Removing Duplicates from Strings in SQL Server

By:   |   Comments (15)   |   Related: > TSQL


Problem

I have seen many systems that accept or store multi-valued strings in parameters, variables, or columns, with no process set up for de-duplication. Typically these are comma-separated; but really, the delimiter isn't important, the problem is that there are multiple facts embedded in a single value.
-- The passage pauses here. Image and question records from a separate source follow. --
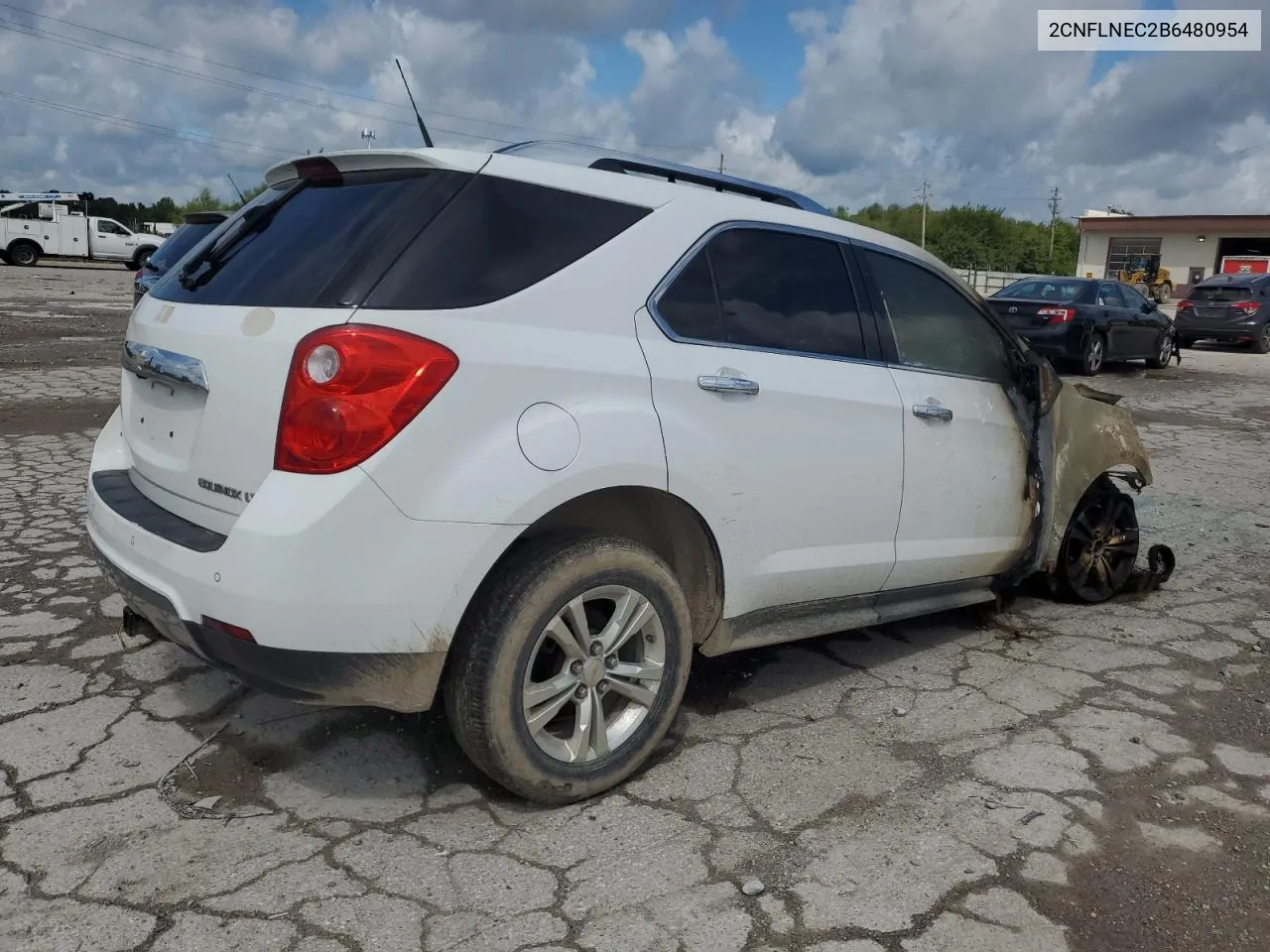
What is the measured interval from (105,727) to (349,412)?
1646mm

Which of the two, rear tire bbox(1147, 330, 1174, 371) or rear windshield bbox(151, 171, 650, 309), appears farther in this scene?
rear tire bbox(1147, 330, 1174, 371)

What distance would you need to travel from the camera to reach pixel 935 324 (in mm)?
3941

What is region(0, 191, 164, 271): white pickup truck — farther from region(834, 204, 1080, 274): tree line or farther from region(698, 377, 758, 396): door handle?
region(834, 204, 1080, 274): tree line

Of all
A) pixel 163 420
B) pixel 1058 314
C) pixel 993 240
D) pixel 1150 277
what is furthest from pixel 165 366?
pixel 993 240

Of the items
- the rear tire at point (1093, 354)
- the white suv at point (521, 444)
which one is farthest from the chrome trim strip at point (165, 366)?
the rear tire at point (1093, 354)

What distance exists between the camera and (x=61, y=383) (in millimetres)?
10266

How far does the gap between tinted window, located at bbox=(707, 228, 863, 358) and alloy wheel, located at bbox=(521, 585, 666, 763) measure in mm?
897

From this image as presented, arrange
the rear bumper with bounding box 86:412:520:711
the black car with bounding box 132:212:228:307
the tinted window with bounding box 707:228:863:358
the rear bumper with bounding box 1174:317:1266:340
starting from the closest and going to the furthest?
the rear bumper with bounding box 86:412:520:711
the tinted window with bounding box 707:228:863:358
the black car with bounding box 132:212:228:307
the rear bumper with bounding box 1174:317:1266:340

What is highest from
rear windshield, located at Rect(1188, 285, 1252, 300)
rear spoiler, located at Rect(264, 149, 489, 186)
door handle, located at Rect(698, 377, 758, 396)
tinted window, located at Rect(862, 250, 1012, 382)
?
rear windshield, located at Rect(1188, 285, 1252, 300)

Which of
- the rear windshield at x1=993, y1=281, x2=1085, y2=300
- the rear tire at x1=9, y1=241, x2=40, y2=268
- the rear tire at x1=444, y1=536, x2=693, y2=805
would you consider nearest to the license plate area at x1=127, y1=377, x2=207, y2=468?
the rear tire at x1=444, y1=536, x2=693, y2=805

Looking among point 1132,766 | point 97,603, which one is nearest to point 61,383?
point 97,603

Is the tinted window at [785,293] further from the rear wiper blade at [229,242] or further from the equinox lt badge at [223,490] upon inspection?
the equinox lt badge at [223,490]

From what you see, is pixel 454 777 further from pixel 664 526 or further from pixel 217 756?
pixel 664 526

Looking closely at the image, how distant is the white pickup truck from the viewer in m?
34.1
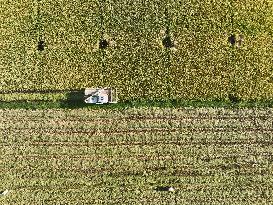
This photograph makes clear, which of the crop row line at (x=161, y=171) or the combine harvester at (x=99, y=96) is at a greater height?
the combine harvester at (x=99, y=96)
Let's say we have a string like this:

 Bravo/Alpha/Bravo/Tango/Delta/Bravo/Alpha/Delta

And we want to turn it into this (distinct values ordered by original appearance):

 Bravo/Alpha/Tango/Delta

Or this (distinct values ordered alphabetically):

 Alpha/Bravo/Delta/Tango

Assuming that we can't fix the application to remove duplicates before SQL Server ever sees them, and we can't fix the schema so that the data can be separated and normalized, how would we accomplish this cleanup in Transact-SQL?

Solution

In this tip, I will show you my approach to this kind of problem, which (if the application can't be fixed and the data can't be normalized) will almost always try to lean toward a set-based solution. The typical response to such a problem will often point toward some kind of looping strategy; SQL Server is not very efficient with loops.
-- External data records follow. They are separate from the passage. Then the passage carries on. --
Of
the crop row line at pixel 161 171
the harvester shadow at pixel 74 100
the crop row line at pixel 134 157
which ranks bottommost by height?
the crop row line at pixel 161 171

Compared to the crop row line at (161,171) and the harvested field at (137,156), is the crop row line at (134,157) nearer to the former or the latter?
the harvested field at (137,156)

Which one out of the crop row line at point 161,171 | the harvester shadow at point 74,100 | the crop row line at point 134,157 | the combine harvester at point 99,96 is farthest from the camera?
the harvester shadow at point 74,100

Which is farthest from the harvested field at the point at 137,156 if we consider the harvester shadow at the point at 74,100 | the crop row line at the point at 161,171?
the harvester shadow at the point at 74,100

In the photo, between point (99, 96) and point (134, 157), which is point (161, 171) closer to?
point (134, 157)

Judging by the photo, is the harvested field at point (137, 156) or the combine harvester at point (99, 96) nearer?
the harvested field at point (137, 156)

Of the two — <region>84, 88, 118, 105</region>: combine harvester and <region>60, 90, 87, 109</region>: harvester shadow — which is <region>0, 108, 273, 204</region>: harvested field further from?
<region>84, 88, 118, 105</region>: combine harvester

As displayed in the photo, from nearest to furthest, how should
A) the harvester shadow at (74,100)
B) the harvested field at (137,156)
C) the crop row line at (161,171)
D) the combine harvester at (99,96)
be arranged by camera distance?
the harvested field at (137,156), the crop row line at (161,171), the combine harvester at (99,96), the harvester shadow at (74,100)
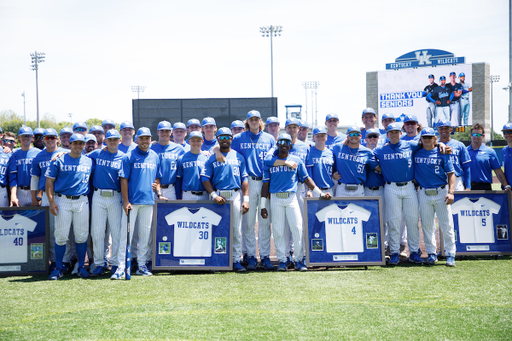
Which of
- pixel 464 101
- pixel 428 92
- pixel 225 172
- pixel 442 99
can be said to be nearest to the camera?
pixel 225 172

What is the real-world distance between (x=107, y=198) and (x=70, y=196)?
1.73ft

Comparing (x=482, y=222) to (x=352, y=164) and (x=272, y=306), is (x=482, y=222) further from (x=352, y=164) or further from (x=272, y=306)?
(x=272, y=306)

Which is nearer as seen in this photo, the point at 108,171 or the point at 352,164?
the point at 108,171

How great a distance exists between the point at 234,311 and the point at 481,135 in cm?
583

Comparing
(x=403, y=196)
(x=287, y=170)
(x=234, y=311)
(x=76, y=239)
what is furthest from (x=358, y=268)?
(x=76, y=239)

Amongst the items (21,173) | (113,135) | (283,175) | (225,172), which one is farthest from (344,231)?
(21,173)

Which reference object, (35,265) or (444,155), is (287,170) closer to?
(444,155)

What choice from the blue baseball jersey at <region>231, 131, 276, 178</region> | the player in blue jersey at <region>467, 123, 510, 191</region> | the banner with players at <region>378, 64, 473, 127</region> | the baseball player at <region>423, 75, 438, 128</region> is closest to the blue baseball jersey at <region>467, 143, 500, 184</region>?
the player in blue jersey at <region>467, 123, 510, 191</region>

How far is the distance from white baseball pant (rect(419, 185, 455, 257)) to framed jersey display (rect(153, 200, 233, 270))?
3.15 m

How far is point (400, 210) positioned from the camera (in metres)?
7.05

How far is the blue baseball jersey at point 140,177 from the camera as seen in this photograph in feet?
21.3

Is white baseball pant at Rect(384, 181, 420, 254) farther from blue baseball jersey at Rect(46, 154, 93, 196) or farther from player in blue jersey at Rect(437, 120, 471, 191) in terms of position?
blue baseball jersey at Rect(46, 154, 93, 196)

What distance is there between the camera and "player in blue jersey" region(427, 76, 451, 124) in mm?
31027

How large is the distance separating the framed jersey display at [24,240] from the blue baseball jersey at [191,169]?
2.16 meters
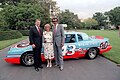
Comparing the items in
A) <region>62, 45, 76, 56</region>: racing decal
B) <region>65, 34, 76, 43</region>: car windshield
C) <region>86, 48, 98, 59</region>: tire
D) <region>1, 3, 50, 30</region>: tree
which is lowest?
<region>86, 48, 98, 59</region>: tire

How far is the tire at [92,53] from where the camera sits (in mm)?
8770

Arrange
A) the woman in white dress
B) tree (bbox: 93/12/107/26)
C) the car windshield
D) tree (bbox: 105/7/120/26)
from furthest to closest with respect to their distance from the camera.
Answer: tree (bbox: 93/12/107/26) < tree (bbox: 105/7/120/26) < the car windshield < the woman in white dress

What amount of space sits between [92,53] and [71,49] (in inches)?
47.8

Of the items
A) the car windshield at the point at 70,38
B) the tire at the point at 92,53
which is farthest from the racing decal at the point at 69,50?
the tire at the point at 92,53

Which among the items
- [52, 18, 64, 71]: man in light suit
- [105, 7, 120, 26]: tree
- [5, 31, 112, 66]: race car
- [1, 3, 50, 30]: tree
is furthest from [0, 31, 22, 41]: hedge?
[105, 7, 120, 26]: tree

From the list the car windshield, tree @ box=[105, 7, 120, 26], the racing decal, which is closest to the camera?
the racing decal

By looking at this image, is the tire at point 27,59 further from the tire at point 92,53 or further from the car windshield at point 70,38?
the tire at point 92,53

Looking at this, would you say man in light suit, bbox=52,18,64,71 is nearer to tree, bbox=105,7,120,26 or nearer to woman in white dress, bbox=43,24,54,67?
woman in white dress, bbox=43,24,54,67

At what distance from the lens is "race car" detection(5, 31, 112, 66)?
7.65 metres

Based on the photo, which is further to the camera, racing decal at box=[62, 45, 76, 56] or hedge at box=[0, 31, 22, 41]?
hedge at box=[0, 31, 22, 41]

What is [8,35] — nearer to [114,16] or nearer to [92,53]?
[92,53]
First, we need a Numbers table in order to support string splitting. There are multiple approaches to breaking strings apart, but the Numbers table is my favorite, because it is simple to implement, has a small disk/memory footprint, performs well enough, and is more flexible than some of the other common approaches. One way to create a numbers table is as follows:

DECLARE @UpperLimit INT = 1000000;

;WITH n(rn) AS
(
  SELECT ROW_NUMBER() OVER (ORDER BY s1.[object_id])
  FROM sys.all_columns AS s1
  CROSS JOIN sys.all_columns AS s2
)
SELECT [Number] = rn
INTO dbo.Numbers FROM n
WHERE rn <= @UpperLimit;

CREATE UNIQUE CLUSTERED INDEX n ON dbo.Numbers([Number])
-- WITH (DATA_COMPRESSION = PAGE);

This will create a Numbers table with 1,000,000 rows, which by default will take about 17MB (with page compression, it will only require about 11MB). You may need more or fewer numbers depending on your usage and requirements; for this tip, you probably really only need 4,000 or 8,000 numbers to deal with the most common maximum string lengths.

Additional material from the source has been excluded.